Thank you very much for the excellent article! Finally, someone understood my questions. I was just as confused after seeing AMD's slides and found the cross-wave load dependency strange in prior generation. I felt that no one could correctly understand this slides expect me, and everyone thinked it's a revolutionary feature. Thank you for showing the truth. I hope that an equally great article will be witten about rdna 4 dynamic vector register allocation especially deadlocks in focus. Thank you!!!
AFAIK x86 does enforce such load ordering (otherwise they wouldn't get Acquire/Release atomics ordering for free). Perhaps AMD previously reused a load unit design from their CPU division to cut costs / save time and has only taken the time to design a proper weakly ordered load unit more recently ?
No, on CPUs including x86 ones there are no cross-thread load ordering guarantees
Ah yes sorry I misread, this is across waves
Are these shaders on GitHub please? I want to run on the cards I have access to and see what results come of it.
They are but not really polished to a standard suitable for public consumption so I won't be linking it
This might be a naive question, but how is memory access handled by current or last gen Nvidia and Intel GPUs? Are they using out-of-order, in-order or "something else"? (If the latter, what?)
Thanks !
I did see the sentence on Nvidia's OoO handling in Turing but don't know if it's unchanged in Ada and Blackwell; hence my question. Back when Turing launched , Nvidia argued that their memory handling and management was better than AMD's. That argument was used to justify why they didn't need to equip their mid-range cards with more than 6 GB VRAM.
The newest NV GPU I have is Turing, though I can't imagine why they would go backward with subsequent generations. I don't think it has anything to do with VRAM capacity. That level of memory management would happen on a driver level, like what the driver decides to keep in VRAM vs fetch from host memory
I did see the sentence on Nvidia's OoO handling in Turing, but don't know if it's unchanged in Ada and Blackwell; hence my question. I remember Nvidia arguing back in Turing days that their memory handling and management was better than AMD's. That argument was used to justify why they didn't need to equip their mid-range cards with more than 6 GB VRAM.
Could this have been an artifact of going with a chiplet design for RDNA 3? I would imagine that keeping multiple chips in sync would introduce more challenges.
No, this applies to waves within the same WGP
It would be interesting to compare the features of RDNA 4 and the Blackwell-based GeForce RTX 50, including Shader Execution Reordering, Neural Rendering, Neural Shaders, Mega Geometry, etc. Are these features actually used? Does RDNA 4 have an AMP processor? How does it handle multiple AI models?

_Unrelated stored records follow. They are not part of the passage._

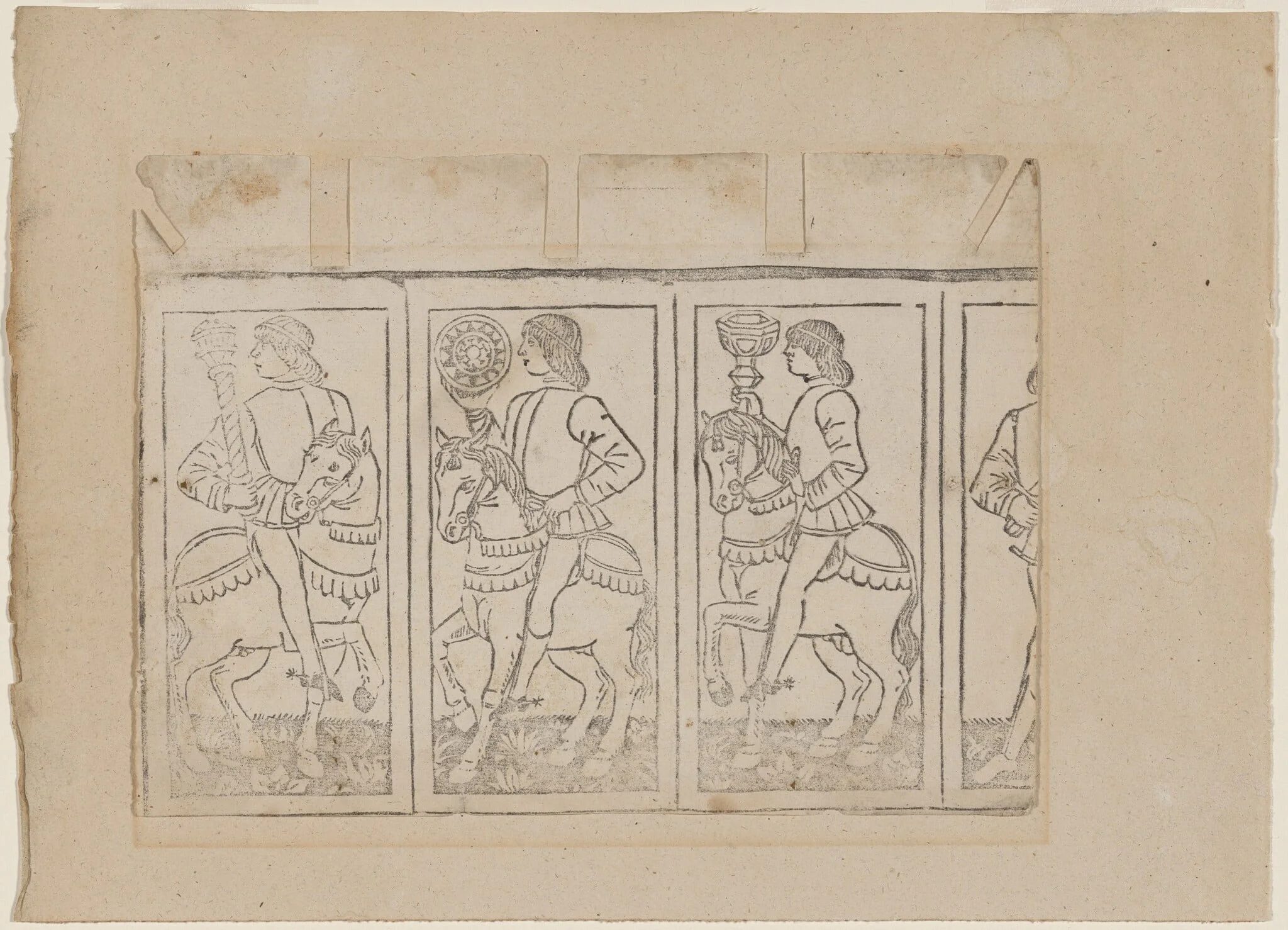 Playing Cards, detail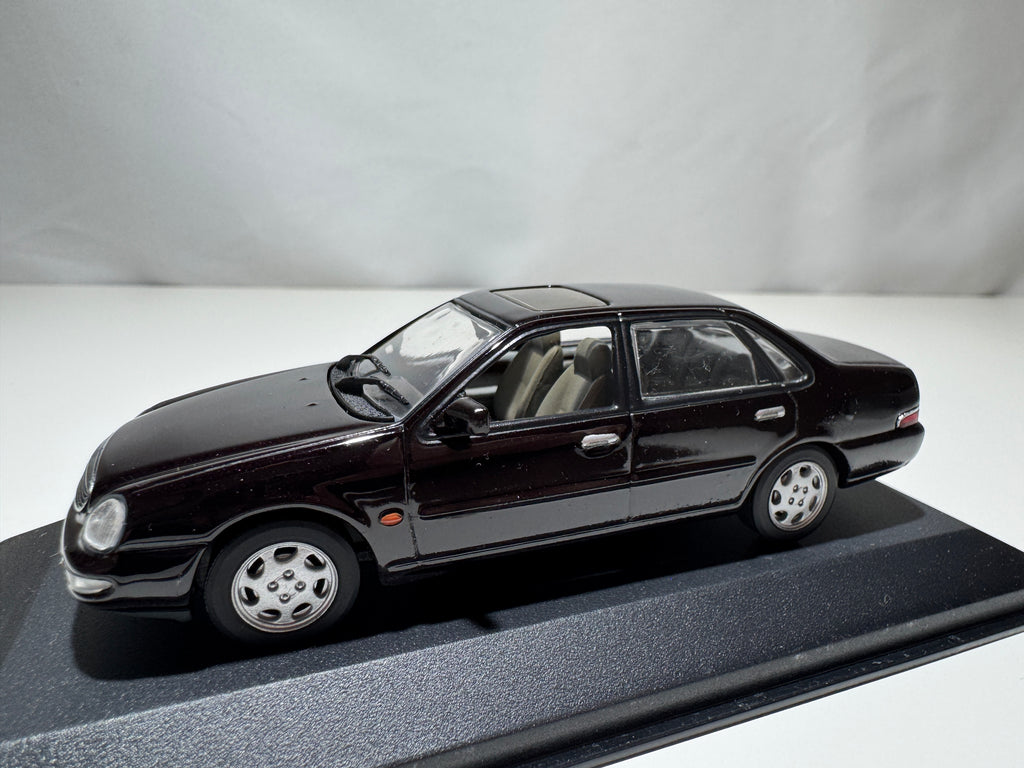 1:43 MiniChamps Ford Scorpion Schwarz OVP #467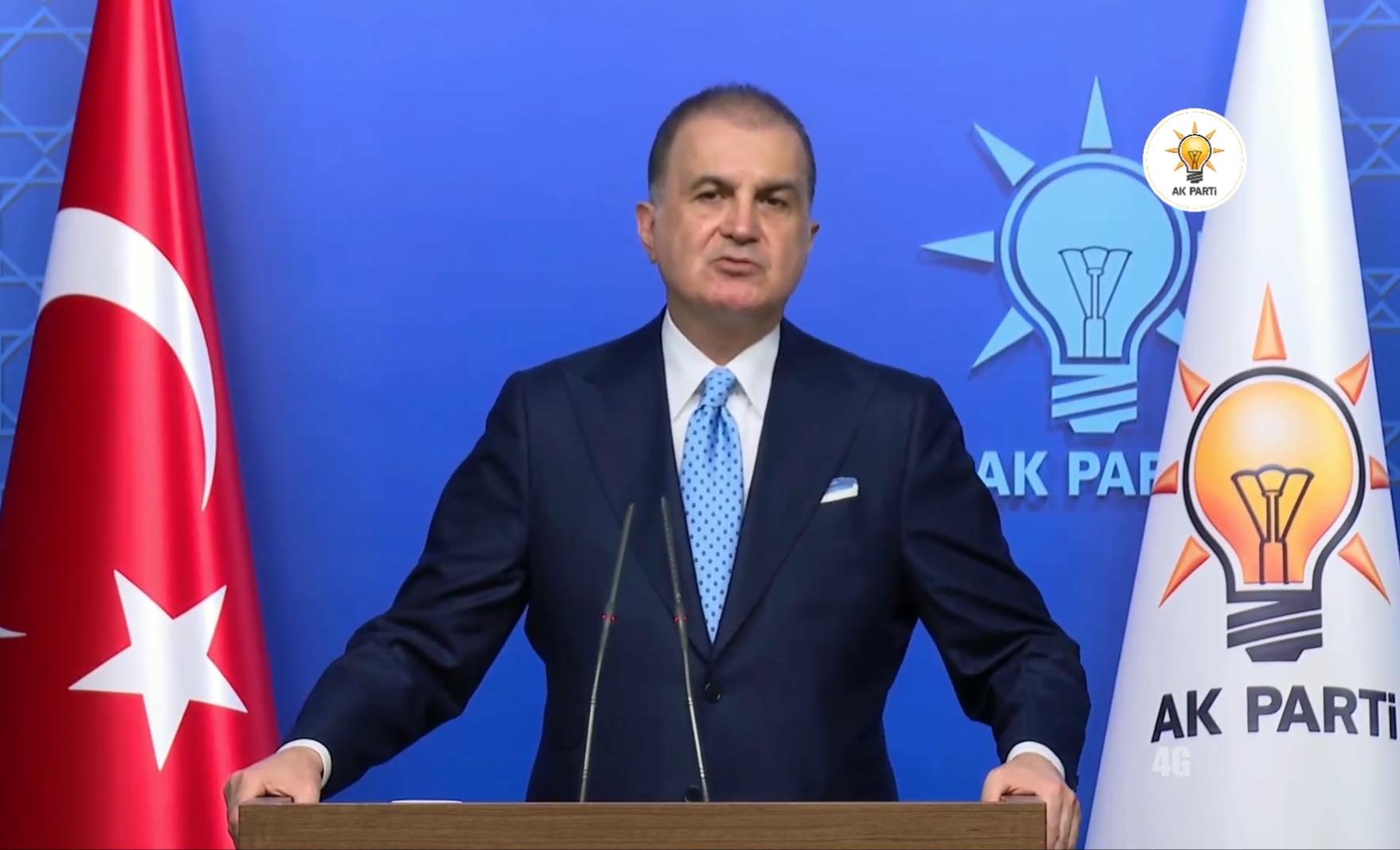 AK Parti Sözcüsü Çelik’ten Cumhur İttifakı Açıklaması: ‘Çatlak Yok, Kırılganlık Yok’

This is all just software and marketing.
Neural Shaders: running a small neural network on shaders (not tensor cores) is possible on Blackwell, I was wondering if this will work on RDNA4. This is not just software. The general idea is to use a small neural network, stored on the GPU, to approximate something that would otherwise be very expensive to do, shader-wise or data-wise. RTX Neural Shaders bring AI to programmable shaders.
At the end of the day, this is software, and even though it relies on specific hardware features to work, there is almost always flexibility in how to achieve similar results. RDNA4 is comparable or superior to Blackwell in raw ML performance.
Running even small neural networks requires storing intermediate results. The size and management of the register file within GPU shaders could become a bottleneck.
The overhead of this computation might outweigh the benefits in certain scenarios, leading to lower overall performance compared to traditional shader techniques.